Problems:
1. Answer these questions from the Rio Lagartos trip report:
(a) How long a drive from the village is the start of the San Salvador Ranch track, and in which direction?
(b) About how far down the narrow track did the writer drive before first parking?
(c) What kept the writer from going any further along the track?
2. From the Rio Lagartos trip report, reproduce word for word the part that opens with the words containing "Widely known to" and closes with "going any further.".
3. Carry on the Rio Lagartos trip report, picking up right after its final sentence.

Text shown:

Mexico, The Yucatan, Day 18 - Rio Lagartos area & San Felippe, 1 March 2020

Widely known to nbe one of the best places to see some of the sought after birds in the Rio Lagartos area is the San Salvador Ranch track. The start of the track is situated about 15 minutes drive SE of the village and I was there just after dawn this morning.
Driving about 3km down the narrow track I parked up and began to walk the track, this tactic I repeated a couple of times and then made one final stop where a gated entrance to private land prevented me going any further.

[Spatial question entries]
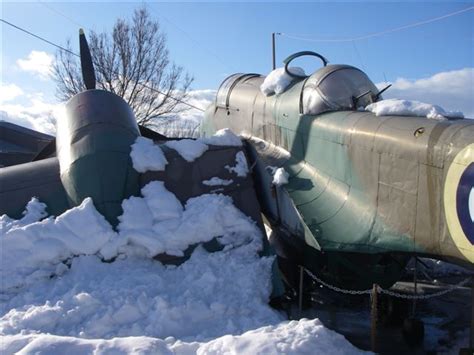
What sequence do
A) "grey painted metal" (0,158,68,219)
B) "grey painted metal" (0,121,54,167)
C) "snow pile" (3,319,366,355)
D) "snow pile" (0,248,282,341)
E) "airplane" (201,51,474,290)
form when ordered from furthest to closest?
"grey painted metal" (0,121,54,167) → "grey painted metal" (0,158,68,219) → "airplane" (201,51,474,290) → "snow pile" (0,248,282,341) → "snow pile" (3,319,366,355)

Responses per task:
1.
(a) About 15 minutes, to the southeast (SE) of the village.
(b) About 3km.
(c) A gated entrance to private land.

2.
Widely known to nbe one of the best places to see some of the sought after birds in the Rio Lagartos area is the San Salvador Ranch track. The start of the track is situated about 15 minutes drive SE of the village and I was there just after dawn this morning.
Driving about 3km down the narrow track I parked up and began to walk the track, this tactic I repeated a couple of times and then made one final stop where a gated entrance to private land prevented me going any further.

3.
The main endemic target here is Yucatan Wren and I spent ages not seeing any! Eventually, way down the track I found a pair and then a within a short while I'd seen c6. Just like buses! A Yucatan Bobwhite on the deck was also very nice after yesterdays flight views but despite much looking I failed with Lesser Roadrunner. Nevertheless the track was pretty birdy and I managed another female Painted Bunting, 2 Orange Orioles (endemics), 2 Black-cowled Orioles, Lesser Greenlet, a brief but suprisingly distinctive Yucatan Gnatcatcher, pairs of Barred Antshrike and Vermillion Flycatcher, Pale-billed Woodpecker, Yucatan Woodpecker, 2 Roseate Spoonbills, 5 Plain Chacalacas, several Mexican Sheartails and Cinnamon Hummingbirds and 2 Ruby-throated Hummingbirds. Commoner stuff included 4 Blue-grey Gnatcatchers, 3 Indigo Buntings, 3 Northern Cardinals, 2 Northern Parulas, Common Yellowthroat, Black-throated Green Warbler, Mangrove Vireo and 2 White-eyed Vireos.

Yucatan Wren

Orange Oriole

Vermillion Flycatchers

 Barred Antshrike

I returned to the hotel and Belinda and I decided to head west to the small fishing village of San Felippe. The place was very sleepy and hot with a distinct lack of coffee but we found a shaded boardwalk through the mangroves on the west edge of the village. A couple of Northern Waterthrushes were being typically vocal were followed by a perched Green Heron and as we neared the waters edge a juv Yellow-crowned Night Heron was standing on the boardwalk and allowed close approach. I also added Spotted Sandpiper to the triplist there.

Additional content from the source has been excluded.